E-mail: [email protected]
From the desk of Vice Chancellor…
It is indeed my proud privilege to serve this esteemed institution of higher learning as Vice-Chancellor. This university has already etched an indelible mark on the edifice of national agricultural research and education system (NARES) within two decades of its establishment. All my predecessors starting from the founder Vice-Chancellor, Prof. Sunil Kumar Brahamachari contributed immensely in establishing a solid foundation for this university. It will be my solemn duty to consolidate that effort and take it to the next levelof self-realization.
Though food availability was never a concern in ancient India, it emerged as a serious threat during colonial period. Green revolution that emanated from the fields of Indian Agricultural Research Institute during 1960s and augmented by the network of State Agricultural Universities (SAUs) mitigated that threat and reversed the situation from food scarcity to food surplus condition. However, extensive degradation of agricultural land due to input-intensive nature of varieties and technologies developed during green revolution and adverse effect of changing climate during post green revolution period complicated the food situation in the country. Moreover, in terms of Global Hunger Index, India is still in a serious state. At the top of it the UN is aiming for a zero hunger world by 2030. The food demand in India is expected to rise up to ~400 million tonnes (MT) by the year 2050. Moreover, the food basket of the country will undergo a drastic change due to economic growth, life style change and dietary preference.On the other hand, all the natural resources including soil, water, and fossil fuel are under severe constraint. Inputs for agricultural production will also become scarcer and dearer with time. It is imperative that future food production technologies should cause minimum stress on natural resources and least damage to ecosystem.
Agriculture sector in the state of West Bengal has performed remarkably well that enabled it to be the leader in production of rice, jute and vegetables and second largest producer of potato in the country. Of late, it has also succeeded in selectively boosting production of pulses and oilseed as a consequence of which production of these two critical but scarce food items registered an impressive growth of 169% and 64% respectively, during 2010-11 to 2018-19. This remarkable achievements of the state has been recognized by the Government of India through awarding “KrishiKarman” thrice in a row. However, it has inflicted similar constrains on the land, water and other natural resources like that of national level.
Under this background, we have to now strike a balance between cutting edge technologies for enhancing crop productivity and their economic and ecological cost. Future agriculture in India should foster an inclusive growth in a sustainable basis.

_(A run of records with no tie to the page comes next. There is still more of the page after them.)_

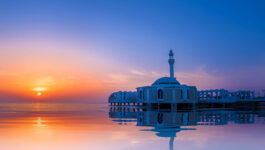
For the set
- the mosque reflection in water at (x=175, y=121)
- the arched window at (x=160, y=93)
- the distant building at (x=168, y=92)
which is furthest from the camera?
the arched window at (x=160, y=93)

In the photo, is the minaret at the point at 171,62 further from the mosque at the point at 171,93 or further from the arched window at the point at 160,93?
the arched window at the point at 160,93

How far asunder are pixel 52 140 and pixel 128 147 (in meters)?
4.32

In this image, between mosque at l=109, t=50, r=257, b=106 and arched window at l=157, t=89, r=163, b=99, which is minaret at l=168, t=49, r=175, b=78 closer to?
mosque at l=109, t=50, r=257, b=106

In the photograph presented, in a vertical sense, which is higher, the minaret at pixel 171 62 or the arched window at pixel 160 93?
the minaret at pixel 171 62

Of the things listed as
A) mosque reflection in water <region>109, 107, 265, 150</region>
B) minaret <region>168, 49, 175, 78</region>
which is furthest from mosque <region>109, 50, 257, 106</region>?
mosque reflection in water <region>109, 107, 265, 150</region>

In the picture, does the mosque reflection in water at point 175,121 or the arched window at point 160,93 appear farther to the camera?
the arched window at point 160,93

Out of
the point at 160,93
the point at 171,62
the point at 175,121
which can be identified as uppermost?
the point at 171,62

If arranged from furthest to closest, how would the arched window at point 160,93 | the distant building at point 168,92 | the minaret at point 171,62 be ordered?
the minaret at point 171,62, the arched window at point 160,93, the distant building at point 168,92

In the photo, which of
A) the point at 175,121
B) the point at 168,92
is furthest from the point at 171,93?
the point at 175,121

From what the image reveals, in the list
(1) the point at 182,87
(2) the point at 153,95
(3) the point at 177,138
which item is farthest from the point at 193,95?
(3) the point at 177,138

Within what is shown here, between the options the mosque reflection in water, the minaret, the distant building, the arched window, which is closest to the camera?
the mosque reflection in water

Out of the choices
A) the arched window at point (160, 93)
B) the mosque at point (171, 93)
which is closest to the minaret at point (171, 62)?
the mosque at point (171, 93)

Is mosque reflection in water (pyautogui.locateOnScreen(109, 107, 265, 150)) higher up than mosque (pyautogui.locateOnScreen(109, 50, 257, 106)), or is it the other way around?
mosque (pyautogui.locateOnScreen(109, 50, 257, 106))

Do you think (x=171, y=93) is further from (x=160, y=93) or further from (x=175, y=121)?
(x=175, y=121)
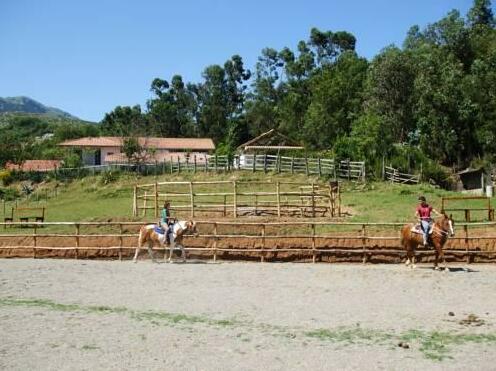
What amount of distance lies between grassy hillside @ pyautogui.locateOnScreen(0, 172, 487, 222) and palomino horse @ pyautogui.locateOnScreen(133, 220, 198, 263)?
16.1 feet

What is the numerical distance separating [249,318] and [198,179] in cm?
3025

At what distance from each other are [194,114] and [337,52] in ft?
80.0

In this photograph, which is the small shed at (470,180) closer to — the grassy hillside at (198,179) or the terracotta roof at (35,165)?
the grassy hillside at (198,179)

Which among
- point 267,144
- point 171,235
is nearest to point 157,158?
point 267,144

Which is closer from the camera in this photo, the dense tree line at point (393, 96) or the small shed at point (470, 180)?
the small shed at point (470, 180)

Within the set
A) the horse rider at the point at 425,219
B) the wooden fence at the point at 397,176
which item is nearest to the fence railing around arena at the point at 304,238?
the horse rider at the point at 425,219

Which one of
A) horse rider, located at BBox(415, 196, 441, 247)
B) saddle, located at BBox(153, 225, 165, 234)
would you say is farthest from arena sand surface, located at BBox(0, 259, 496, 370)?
saddle, located at BBox(153, 225, 165, 234)

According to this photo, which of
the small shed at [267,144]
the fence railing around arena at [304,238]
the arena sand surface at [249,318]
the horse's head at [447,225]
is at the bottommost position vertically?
the arena sand surface at [249,318]

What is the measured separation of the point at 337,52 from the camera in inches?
2928

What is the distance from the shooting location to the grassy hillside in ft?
81.7

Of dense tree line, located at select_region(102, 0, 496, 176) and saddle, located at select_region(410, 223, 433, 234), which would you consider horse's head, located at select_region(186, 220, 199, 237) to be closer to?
saddle, located at select_region(410, 223, 433, 234)

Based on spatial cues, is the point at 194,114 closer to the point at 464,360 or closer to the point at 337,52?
the point at 337,52

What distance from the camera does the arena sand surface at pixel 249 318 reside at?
880 cm

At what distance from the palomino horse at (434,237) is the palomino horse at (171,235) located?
6217mm
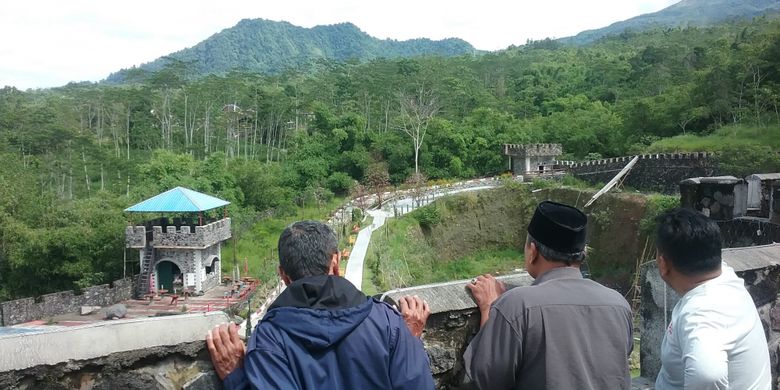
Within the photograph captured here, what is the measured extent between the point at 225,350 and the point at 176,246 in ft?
58.6

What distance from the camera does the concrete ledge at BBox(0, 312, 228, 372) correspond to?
1.99 metres

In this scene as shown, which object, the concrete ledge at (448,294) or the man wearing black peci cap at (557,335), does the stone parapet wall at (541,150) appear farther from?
the man wearing black peci cap at (557,335)

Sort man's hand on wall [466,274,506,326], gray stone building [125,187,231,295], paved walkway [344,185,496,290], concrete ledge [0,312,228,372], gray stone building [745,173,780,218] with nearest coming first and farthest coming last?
concrete ledge [0,312,228,372]
man's hand on wall [466,274,506,326]
gray stone building [745,173,780,218]
paved walkway [344,185,496,290]
gray stone building [125,187,231,295]

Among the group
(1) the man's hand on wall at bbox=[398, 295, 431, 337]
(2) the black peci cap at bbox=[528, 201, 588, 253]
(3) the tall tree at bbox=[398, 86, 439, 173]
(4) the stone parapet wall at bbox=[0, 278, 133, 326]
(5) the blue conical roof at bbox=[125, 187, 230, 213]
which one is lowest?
(4) the stone parapet wall at bbox=[0, 278, 133, 326]

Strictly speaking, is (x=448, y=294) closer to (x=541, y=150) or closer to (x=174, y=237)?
(x=174, y=237)

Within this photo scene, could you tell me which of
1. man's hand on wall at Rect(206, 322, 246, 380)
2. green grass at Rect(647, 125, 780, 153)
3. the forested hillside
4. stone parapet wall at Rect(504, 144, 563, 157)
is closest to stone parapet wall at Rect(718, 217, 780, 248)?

Research emphasis should be given on integrated farming system (IFS) approach for technology development, water use efficiency, nutrient responsive instead of nutrient intensive technologies, conservation agriculture, multitasking precision tools, broadening genetic base of varieties, breeding for multiple stress tolerance, conferring atmospheric nitrogen fixation ability to crop plants, improving photosynthetic carbon fixation efficiency, root biology & architecture for input use efficiency and sink strength, bio-intensive crop management, use of info-chemicals for integrated pest management (IPM), DSS & forecasting for environmental safety, biofortification of crop varieties, improving biofuel production form biomass, development of processing varieties and technologies, on-farm storage and primary processing technologies, energy-efficient storage technology, export facilitation, promotion of health & wellness foods and green technologies. It can be achieved only by establishing effective linkages with national and international institutions of repute. The onus of developing agriculture sector of this region in a sustainable manner rests exclusively on this University.
This University was established by the West Bengal Act XX of 2000 for the development of agriculture and for the furtherance of the advancement of learning and prosecution of research and extension in agriculture and allied sciences. The jurisdiction of the University covers all the eight districts of North Bengal that covers about 18.35% of the State’s total area. Agriculture remains the prime occupation for the people of this region. Diverse agro-ecological settings, food habits of people, and unique geographical location provide a unique opportunity to the agricultural sector of this region. The region has already emerged as the hub for production of several high value vegetables, fruits, flowers, medicinal and aromatic plants. Besides, there is ample opportunity for organic farming in this region. This University has the solemn responsibility of developing innovative technologies to facilitate sustainable agricultural growth in this region. Besides, it should also ensure effective transfer of such technologies as well as skill development of farmers and other stakeholders associated with agriculture sector.